Before the pandemic, engineers who worked together in the same building received 23% more online feedback on their computer code than engineers whose teammates were not in the same building. After offices closed during Covid-19, the advantage shrank 17 percentage points.

But there is a big trade-off when it comes to in-person work — everyone gets less done. The study found shared proximity reduced the number of programs written per month by 21%, with both senior and junior engineers writing less code.

“This is driven by senior engineers who may write fewer programs when sitting near coworkers because they give more feedback to junior colleagues. However, very junior engineers also write fewer programs when sitting near their coworkers, consistent with needing to respond to more feedback,” the study states.

But much of the return-to-office push could be attributed to middle managers, who as a group have seen a decline in work-life balance, more stress and anxiety and a decline in their satisfaction with their working environment, according to research from Slack’s Future Forum.

Meanwhile, workers who have full schedule flexibility reported 29% higher productivity and 53% greater ability to focus than workers with no ability to shift their schedule.

But companies will have to weigh their office mandates with the potential for higher turnover.
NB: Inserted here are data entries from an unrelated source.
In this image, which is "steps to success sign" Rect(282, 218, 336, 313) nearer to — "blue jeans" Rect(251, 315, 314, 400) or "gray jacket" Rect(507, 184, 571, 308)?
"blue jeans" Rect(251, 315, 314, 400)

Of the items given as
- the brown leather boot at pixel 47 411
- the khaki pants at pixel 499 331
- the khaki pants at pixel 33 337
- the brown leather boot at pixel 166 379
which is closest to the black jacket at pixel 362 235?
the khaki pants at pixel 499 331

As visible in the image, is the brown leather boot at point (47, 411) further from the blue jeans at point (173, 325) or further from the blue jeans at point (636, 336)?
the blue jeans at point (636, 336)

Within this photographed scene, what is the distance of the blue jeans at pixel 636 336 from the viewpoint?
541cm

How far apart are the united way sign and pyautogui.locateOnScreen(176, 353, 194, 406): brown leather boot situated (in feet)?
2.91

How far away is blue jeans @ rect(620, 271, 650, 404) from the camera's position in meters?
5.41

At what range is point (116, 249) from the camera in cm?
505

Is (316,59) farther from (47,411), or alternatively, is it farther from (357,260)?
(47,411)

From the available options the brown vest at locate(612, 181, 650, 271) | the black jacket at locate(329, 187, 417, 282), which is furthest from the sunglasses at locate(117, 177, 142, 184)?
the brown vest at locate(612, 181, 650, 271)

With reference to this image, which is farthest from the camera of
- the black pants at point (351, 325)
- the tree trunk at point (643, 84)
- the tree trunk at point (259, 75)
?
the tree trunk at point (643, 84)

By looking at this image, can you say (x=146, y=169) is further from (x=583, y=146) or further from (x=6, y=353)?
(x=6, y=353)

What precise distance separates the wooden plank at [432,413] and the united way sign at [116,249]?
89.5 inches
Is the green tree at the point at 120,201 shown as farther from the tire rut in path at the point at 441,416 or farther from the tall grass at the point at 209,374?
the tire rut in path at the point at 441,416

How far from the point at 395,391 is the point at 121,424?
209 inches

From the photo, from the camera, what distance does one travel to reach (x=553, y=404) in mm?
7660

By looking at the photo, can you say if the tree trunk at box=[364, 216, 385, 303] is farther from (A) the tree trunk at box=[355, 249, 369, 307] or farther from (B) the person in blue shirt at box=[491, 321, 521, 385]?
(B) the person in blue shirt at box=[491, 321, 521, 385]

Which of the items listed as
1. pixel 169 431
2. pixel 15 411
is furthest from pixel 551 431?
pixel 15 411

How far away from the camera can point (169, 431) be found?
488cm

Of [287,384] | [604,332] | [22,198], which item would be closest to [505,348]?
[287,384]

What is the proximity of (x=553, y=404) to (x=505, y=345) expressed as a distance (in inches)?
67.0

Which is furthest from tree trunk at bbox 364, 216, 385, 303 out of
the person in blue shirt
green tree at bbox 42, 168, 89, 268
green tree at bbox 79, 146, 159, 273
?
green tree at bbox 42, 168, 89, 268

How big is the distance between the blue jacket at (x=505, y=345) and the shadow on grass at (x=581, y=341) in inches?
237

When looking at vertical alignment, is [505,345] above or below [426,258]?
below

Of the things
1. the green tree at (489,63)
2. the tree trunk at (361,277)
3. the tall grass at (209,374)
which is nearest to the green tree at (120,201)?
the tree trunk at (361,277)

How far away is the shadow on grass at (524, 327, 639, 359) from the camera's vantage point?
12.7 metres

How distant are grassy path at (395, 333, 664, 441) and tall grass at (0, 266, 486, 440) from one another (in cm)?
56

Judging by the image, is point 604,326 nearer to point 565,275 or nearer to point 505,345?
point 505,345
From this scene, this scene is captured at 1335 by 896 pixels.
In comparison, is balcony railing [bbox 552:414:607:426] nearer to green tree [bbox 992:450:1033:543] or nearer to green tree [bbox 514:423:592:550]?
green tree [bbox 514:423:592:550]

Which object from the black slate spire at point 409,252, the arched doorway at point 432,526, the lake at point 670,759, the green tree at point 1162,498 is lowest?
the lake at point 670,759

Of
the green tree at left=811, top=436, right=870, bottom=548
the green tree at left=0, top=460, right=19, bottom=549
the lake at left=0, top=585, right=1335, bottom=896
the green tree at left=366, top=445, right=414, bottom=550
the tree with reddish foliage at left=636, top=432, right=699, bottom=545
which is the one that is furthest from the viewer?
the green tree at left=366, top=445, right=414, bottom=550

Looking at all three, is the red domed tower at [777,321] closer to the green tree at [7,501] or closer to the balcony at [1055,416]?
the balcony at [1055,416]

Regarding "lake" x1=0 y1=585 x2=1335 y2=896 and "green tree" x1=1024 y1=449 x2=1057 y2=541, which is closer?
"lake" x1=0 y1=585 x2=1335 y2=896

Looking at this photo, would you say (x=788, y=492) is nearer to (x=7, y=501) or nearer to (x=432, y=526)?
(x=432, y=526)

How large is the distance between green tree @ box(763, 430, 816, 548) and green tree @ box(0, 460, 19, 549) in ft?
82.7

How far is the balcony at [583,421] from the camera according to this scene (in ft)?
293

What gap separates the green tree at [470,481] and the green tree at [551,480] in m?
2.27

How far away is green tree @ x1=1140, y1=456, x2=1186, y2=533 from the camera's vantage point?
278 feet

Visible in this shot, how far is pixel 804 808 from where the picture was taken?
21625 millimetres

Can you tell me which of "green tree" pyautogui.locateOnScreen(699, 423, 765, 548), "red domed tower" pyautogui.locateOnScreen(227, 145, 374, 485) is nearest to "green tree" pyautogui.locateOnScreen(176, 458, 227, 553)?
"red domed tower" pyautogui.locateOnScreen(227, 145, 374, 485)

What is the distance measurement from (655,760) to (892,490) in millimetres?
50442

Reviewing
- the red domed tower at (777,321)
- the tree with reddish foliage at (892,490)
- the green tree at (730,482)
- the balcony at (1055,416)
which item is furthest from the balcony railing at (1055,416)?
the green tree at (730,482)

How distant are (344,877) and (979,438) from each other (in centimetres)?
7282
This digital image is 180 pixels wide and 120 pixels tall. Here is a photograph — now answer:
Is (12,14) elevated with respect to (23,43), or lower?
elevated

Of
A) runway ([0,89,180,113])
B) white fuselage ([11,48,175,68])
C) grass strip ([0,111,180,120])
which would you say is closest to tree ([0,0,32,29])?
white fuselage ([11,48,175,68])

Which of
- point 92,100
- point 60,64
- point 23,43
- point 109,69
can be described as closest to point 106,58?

A survey by consulting firm Eagle Hill found 47% of workers would consider looking for a new job if their employer reduced their remote or hybrid work flexibility. That includes 61% of Gen Z workers and 57% of millennials.

At the same time, most workers see the office as valuable, with 60% saying those who work more in the office are likely to be more successful. 
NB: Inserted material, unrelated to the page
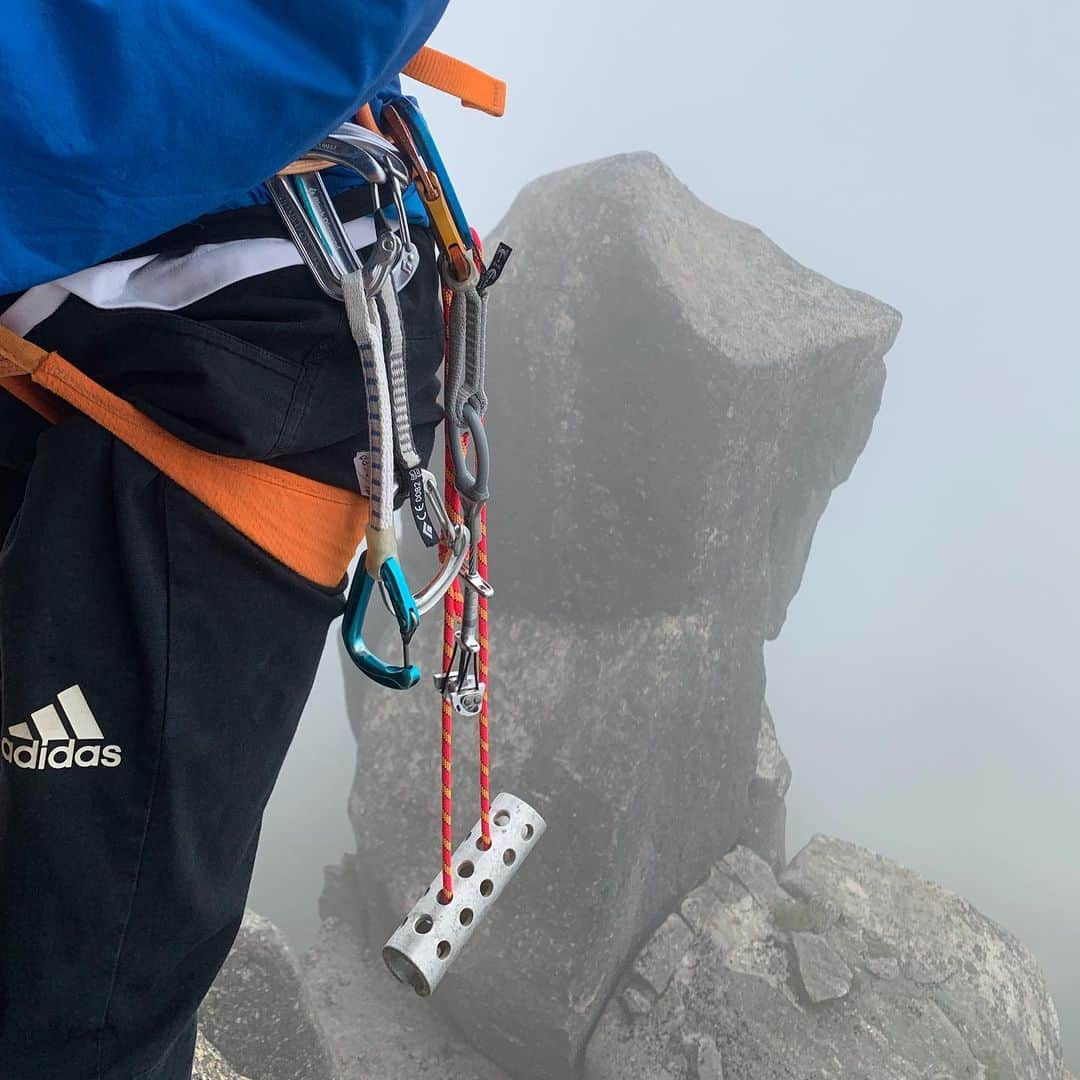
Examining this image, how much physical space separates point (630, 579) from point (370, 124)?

“Workers know that some work is best accomplished in-person, especially work that requires collaboration. At the same time, workers don’t want to be forced to work fully in-person because of concerns about work-life balance and commuting time,” said Melissa Jezior, president and CEO of Eagle Hill Consulting. “This means giving employees flexibility is the key to success — perhaps permitting remote work for individualized tasks, rethinking traditional work schedules and having collaborative time in the workplace.”